The case study area for the research presented is the Farnsworth Unit (FWU), an active CO2 – enhanced oil recovery field in the Anadarko Basin of northern Texas. Correlation among porosity and permeability data within the FWU suggest a series of definitive hydrostratigraphic units, zones of the reservoir that exhibit similar flow properties. In a separate study, capillary pressure was measured by mercury intrusion testing of 46 core samples from two different wells in the FWU. Thirteen of those 46 samples were correlated to specific hydrostratigraphic units within the principal reservoir, the Morrow ‘B’ Sandstone. Five of the 13 samples were chosen for this study to represent each of the five hydrostratigraphic units identified in the reservoir. The relative permeability curve assigned to each of these flow units included saturation end-points determined from the capillary pressure data for that particular flow unit, in effect a heterogeneous parameter assignment. Results of models parameterized with this approach were compared to models that utilize a more conventional approach of assigning a single relative permeability and capillary pressure relationship to a reservoir, typically based on lithology type or geologic formation. Also compared were results of models parameterized with other synthetic relative permeability relationships paired to measured capillary pressure relationships and simulations run without capillary pressure.

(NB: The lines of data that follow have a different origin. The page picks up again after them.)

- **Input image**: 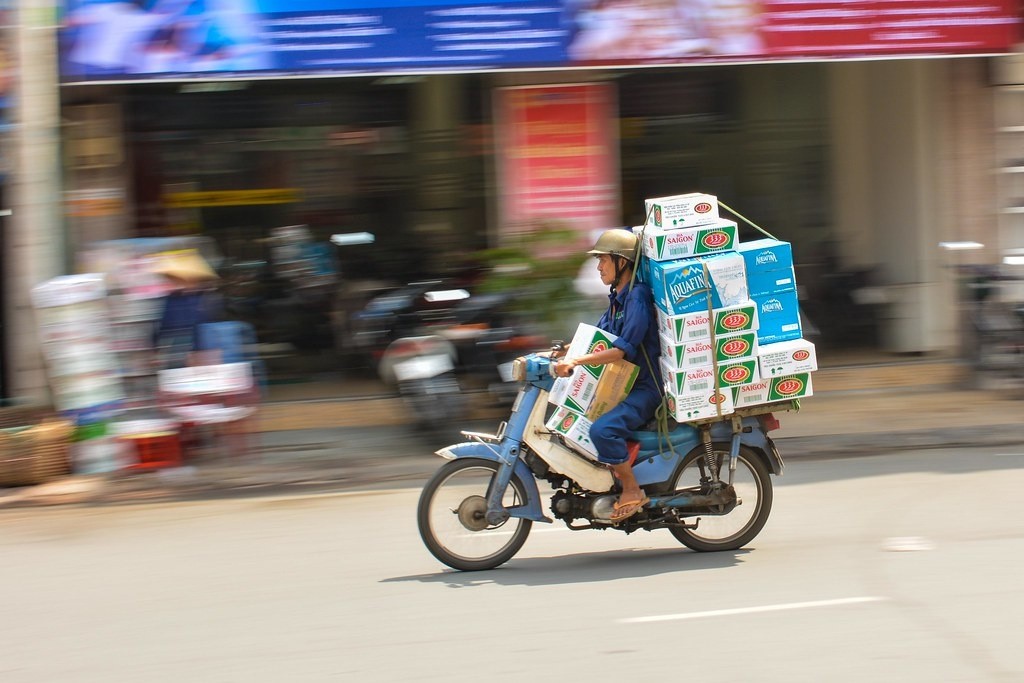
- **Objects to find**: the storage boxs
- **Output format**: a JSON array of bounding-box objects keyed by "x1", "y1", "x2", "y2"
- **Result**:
[{"x1": 0, "y1": 190, "x2": 820, "y2": 486}]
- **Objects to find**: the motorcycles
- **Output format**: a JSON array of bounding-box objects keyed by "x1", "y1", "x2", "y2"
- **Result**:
[
  {"x1": 952, "y1": 256, "x2": 1023, "y2": 392},
  {"x1": 419, "y1": 338, "x2": 784, "y2": 572}
]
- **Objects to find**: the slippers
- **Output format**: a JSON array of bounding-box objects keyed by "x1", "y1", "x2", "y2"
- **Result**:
[{"x1": 610, "y1": 497, "x2": 649, "y2": 521}]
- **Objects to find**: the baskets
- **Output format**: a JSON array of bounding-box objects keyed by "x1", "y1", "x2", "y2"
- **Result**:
[{"x1": 0, "y1": 419, "x2": 78, "y2": 487}]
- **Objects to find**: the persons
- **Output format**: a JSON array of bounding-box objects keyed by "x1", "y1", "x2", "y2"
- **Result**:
[{"x1": 516, "y1": 226, "x2": 663, "y2": 519}]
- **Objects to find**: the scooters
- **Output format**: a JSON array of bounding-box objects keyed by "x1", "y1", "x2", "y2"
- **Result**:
[
  {"x1": 376, "y1": 327, "x2": 465, "y2": 440},
  {"x1": 457, "y1": 284, "x2": 550, "y2": 416}
]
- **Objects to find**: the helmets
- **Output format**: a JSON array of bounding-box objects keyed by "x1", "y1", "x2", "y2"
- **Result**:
[{"x1": 585, "y1": 229, "x2": 641, "y2": 264}]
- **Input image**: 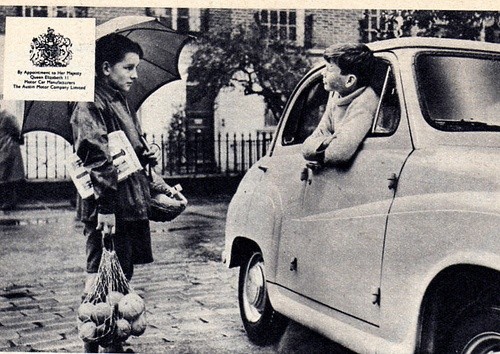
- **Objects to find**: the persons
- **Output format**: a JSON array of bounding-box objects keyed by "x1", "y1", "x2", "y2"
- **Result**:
[
  {"x1": 71, "y1": 32, "x2": 161, "y2": 353},
  {"x1": 302, "y1": 41, "x2": 382, "y2": 166}
]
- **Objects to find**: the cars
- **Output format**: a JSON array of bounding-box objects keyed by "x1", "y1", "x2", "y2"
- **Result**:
[{"x1": 221, "y1": 37, "x2": 500, "y2": 353}]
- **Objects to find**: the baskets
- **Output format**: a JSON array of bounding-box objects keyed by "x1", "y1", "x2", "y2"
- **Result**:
[{"x1": 147, "y1": 156, "x2": 188, "y2": 222}]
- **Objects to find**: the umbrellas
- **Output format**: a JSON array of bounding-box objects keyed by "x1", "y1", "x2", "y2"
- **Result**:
[{"x1": 22, "y1": 17, "x2": 202, "y2": 152}]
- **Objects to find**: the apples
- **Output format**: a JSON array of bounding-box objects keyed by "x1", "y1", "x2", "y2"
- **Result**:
[{"x1": 79, "y1": 291, "x2": 145, "y2": 346}]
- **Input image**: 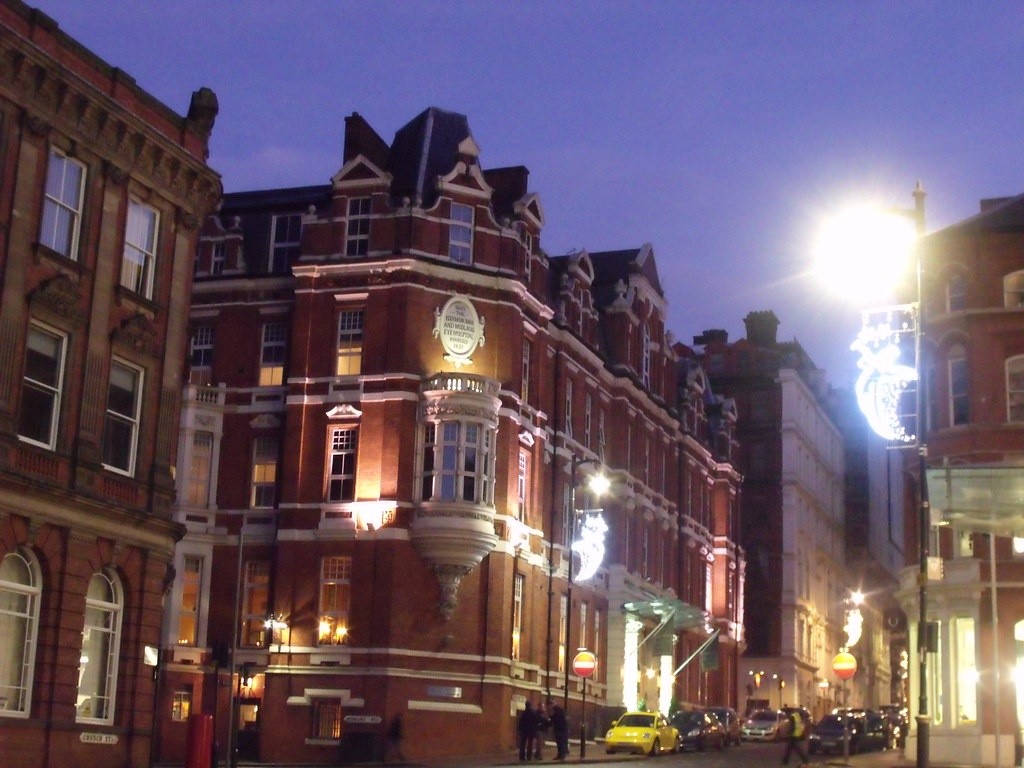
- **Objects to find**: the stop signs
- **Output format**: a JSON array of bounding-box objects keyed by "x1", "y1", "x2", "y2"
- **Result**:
[{"x1": 574, "y1": 653, "x2": 597, "y2": 677}]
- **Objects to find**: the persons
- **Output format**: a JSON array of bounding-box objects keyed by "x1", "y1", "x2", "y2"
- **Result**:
[
  {"x1": 783, "y1": 709, "x2": 809, "y2": 765},
  {"x1": 381, "y1": 713, "x2": 406, "y2": 761},
  {"x1": 517, "y1": 699, "x2": 570, "y2": 760}
]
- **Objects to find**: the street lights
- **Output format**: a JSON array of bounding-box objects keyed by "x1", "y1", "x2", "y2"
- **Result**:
[
  {"x1": 561, "y1": 448, "x2": 610, "y2": 753},
  {"x1": 848, "y1": 184, "x2": 933, "y2": 768}
]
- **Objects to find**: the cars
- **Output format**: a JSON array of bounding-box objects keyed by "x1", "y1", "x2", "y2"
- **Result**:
[
  {"x1": 604, "y1": 712, "x2": 681, "y2": 755},
  {"x1": 702, "y1": 708, "x2": 742, "y2": 746},
  {"x1": 809, "y1": 705, "x2": 909, "y2": 754},
  {"x1": 672, "y1": 713, "x2": 724, "y2": 751},
  {"x1": 781, "y1": 707, "x2": 814, "y2": 740},
  {"x1": 741, "y1": 708, "x2": 790, "y2": 742}
]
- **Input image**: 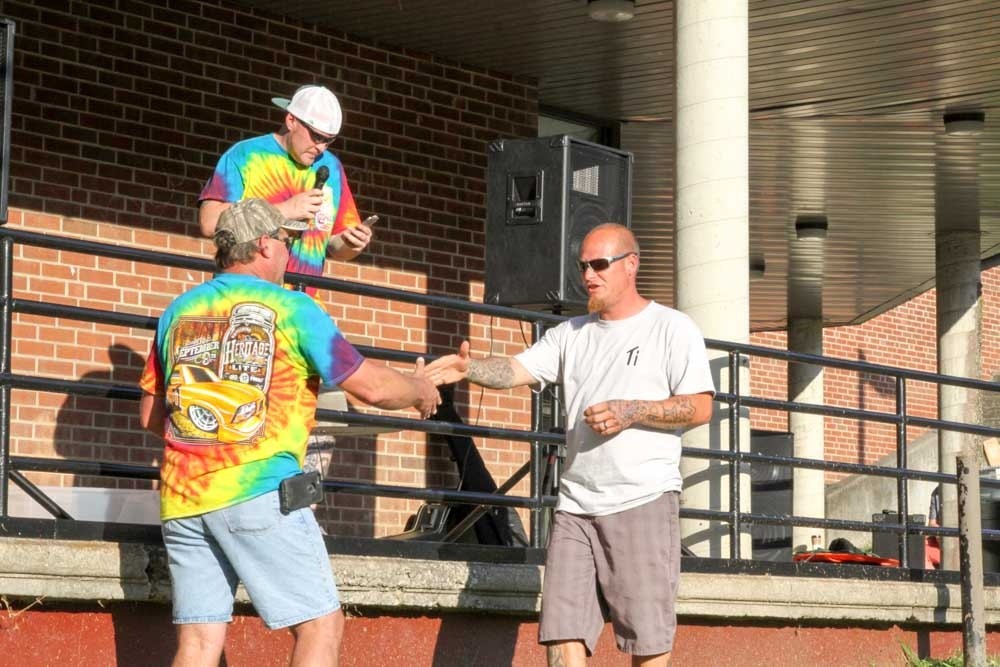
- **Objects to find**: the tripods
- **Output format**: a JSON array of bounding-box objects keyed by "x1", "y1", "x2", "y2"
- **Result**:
[{"x1": 441, "y1": 384, "x2": 695, "y2": 559}]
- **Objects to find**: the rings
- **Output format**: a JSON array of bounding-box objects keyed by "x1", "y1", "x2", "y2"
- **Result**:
[{"x1": 604, "y1": 421, "x2": 608, "y2": 429}]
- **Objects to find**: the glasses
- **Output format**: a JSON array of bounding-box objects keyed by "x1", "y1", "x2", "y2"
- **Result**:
[
  {"x1": 296, "y1": 118, "x2": 337, "y2": 145},
  {"x1": 575, "y1": 251, "x2": 637, "y2": 273}
]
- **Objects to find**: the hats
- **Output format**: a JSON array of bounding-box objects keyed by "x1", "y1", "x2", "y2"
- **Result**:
[
  {"x1": 271, "y1": 85, "x2": 342, "y2": 135},
  {"x1": 214, "y1": 199, "x2": 309, "y2": 243}
]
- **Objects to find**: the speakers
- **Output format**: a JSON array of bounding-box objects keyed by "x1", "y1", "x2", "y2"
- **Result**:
[
  {"x1": 484, "y1": 135, "x2": 634, "y2": 314},
  {"x1": 872, "y1": 513, "x2": 926, "y2": 570},
  {"x1": 752, "y1": 429, "x2": 795, "y2": 560}
]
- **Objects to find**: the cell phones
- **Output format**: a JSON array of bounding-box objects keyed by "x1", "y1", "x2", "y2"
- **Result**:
[{"x1": 361, "y1": 216, "x2": 379, "y2": 226}]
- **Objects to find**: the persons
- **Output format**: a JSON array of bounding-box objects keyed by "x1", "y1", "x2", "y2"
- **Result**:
[
  {"x1": 425, "y1": 221, "x2": 717, "y2": 667},
  {"x1": 197, "y1": 83, "x2": 372, "y2": 310},
  {"x1": 928, "y1": 485, "x2": 943, "y2": 569},
  {"x1": 830, "y1": 537, "x2": 862, "y2": 554},
  {"x1": 138, "y1": 200, "x2": 442, "y2": 667}
]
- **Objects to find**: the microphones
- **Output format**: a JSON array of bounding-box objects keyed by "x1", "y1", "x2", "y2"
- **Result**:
[{"x1": 298, "y1": 166, "x2": 331, "y2": 237}]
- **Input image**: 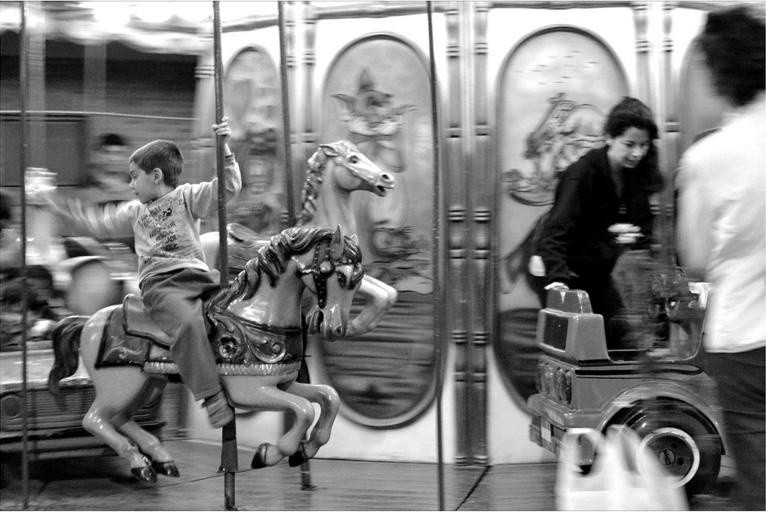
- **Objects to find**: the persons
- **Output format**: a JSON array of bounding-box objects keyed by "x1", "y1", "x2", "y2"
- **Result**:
[
  {"x1": 676, "y1": 6, "x2": 766, "y2": 511},
  {"x1": 518, "y1": 96, "x2": 673, "y2": 359},
  {"x1": 0, "y1": 117, "x2": 242, "y2": 430}
]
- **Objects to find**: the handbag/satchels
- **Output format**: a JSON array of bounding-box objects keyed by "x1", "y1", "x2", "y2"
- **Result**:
[{"x1": 558, "y1": 424, "x2": 690, "y2": 510}]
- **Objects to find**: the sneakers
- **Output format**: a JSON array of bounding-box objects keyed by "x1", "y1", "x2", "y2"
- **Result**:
[{"x1": 203, "y1": 392, "x2": 232, "y2": 427}]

The main conclusions drawn from this analysis include (1) heterogeneity in relative permeability plays a major role in simulated forecasts of CO2 migration, trapping mechanisms and storage capacity, as well as oil and water production, and (2) capillary pressure, and in particular the magnitude of capillarity, also plays a major role in these processes; conversely, if the magnitude of capillarity is small relative to in situ fluid pressures, it imparts insignificant effects on these processes.